Brandenberg, Germany
27 July 1943

My Dear Sarolta,

Many things have changed since last I wrote. What I said then about my work here is still true- there are yet worse things in the world than the Nazis, and I have fought them, in the name of God. But where before I had some measure of security among the like-minded members of my team, now that security is gone. Our commander, General von Lahousen, a quiet anti-nazi and even something of a friend to me, has been replaced. Hauptmann Steidel was placed under arrest, on charges of treason, although I heard he escaped from his captors. Others have simply disappeared. Slowly but surely the atmosphere of the AsA has been changing- no longer do the Nazis wish to simply expose or destroy the horrors we've seen... they wish to enlist them in our stead.

I sense Westcote-Kern's hand in these affairs, like the stench of death from a corpse. There is something... utterly corrupt about this man, Sarolta. There is more evil in him, I fear, than is natural for any man. Too many times we have stepped in the way of his unholy plans, and each time he has turned the Fuhrer's mind more against us. Now it would seem, with Germany's situation growing more desperate, Hitler would have an AsA that better serves the Nazi agenda.

So that is why I write to you now. My time here grows short, and I will be leaving soon. I have been contacted secretly by an agent of the American "Detachment 66". We've known about them ever since the affair with the Motahim, in Poland, but we've had little contact since then. This agent has told me many things- including that your own Baransky is among them now. It would seem he is very different now from the passionate young artist I knew in Budapest.
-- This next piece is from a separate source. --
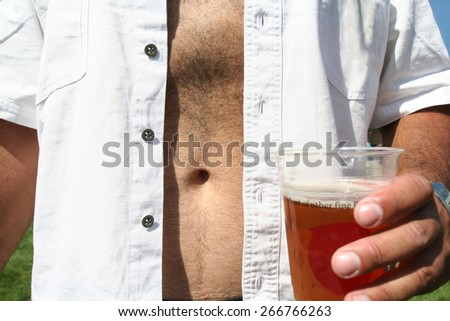 a man holding a beer in a cup with a bare belly - stock photo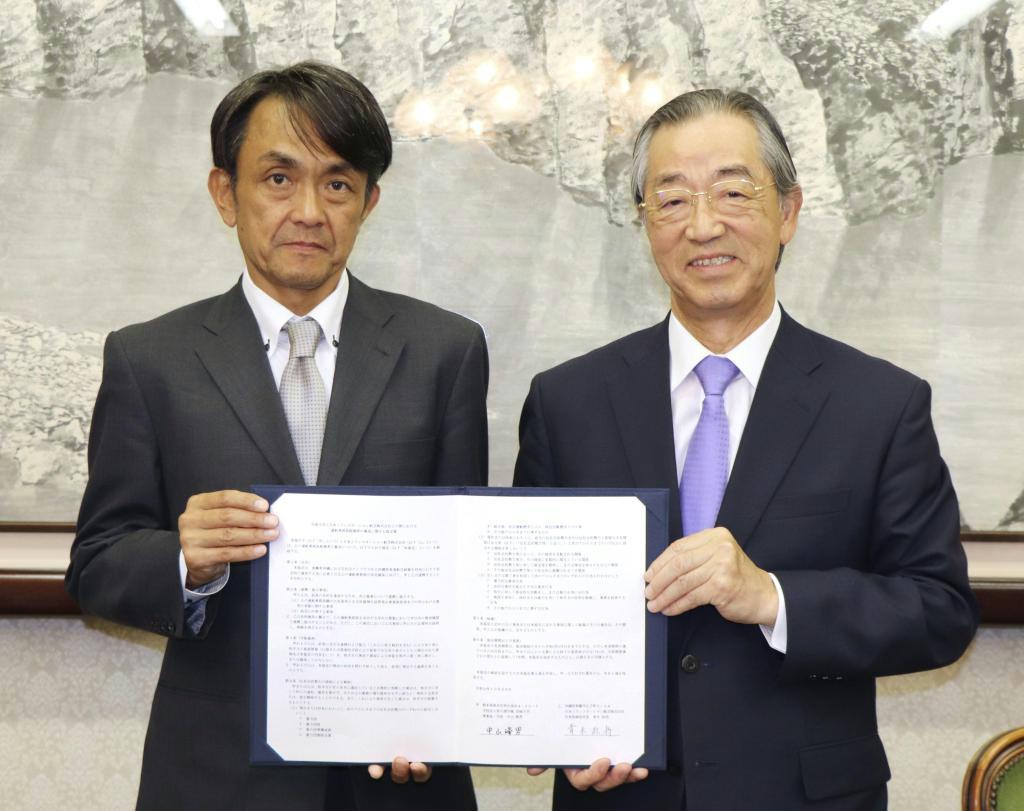 協定書に署名したJTAの青木紀将社長(左)と崇城大の中山峰男学長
But then, we are all different now.

I have spoken with the American agent at length, and it has been arranged that myself and several others among the AsA will attempt to defect. I say attempt because this will likely be expected by Westcote-Kern, and he will wish to stop us. Therefore, there is little time to waste- we leave for Rome tonight, using our Abwehr credentials to get us there, where we will meet with operatives of the Detachment 66. I take with me only my knowledge of the Kabbala, my experience with that which is Unseen, and my love for you and the world.
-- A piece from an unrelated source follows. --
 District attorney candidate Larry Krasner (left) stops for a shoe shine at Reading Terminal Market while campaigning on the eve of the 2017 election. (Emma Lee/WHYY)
And yes, my American contact told me one other thing as well. I know now that you are gone, killed by men like those for whom I've worked. God help me for the choices I've made. I write these words now to say goodbye, and to beg for your forgiveness, but I will burn this letter before I go. I can only hope that in my attempt to flee the monster I helped create I will be killed- and that the Moshiach will deem me righteous enough to join you again in the Olam Ha Ba when it comes.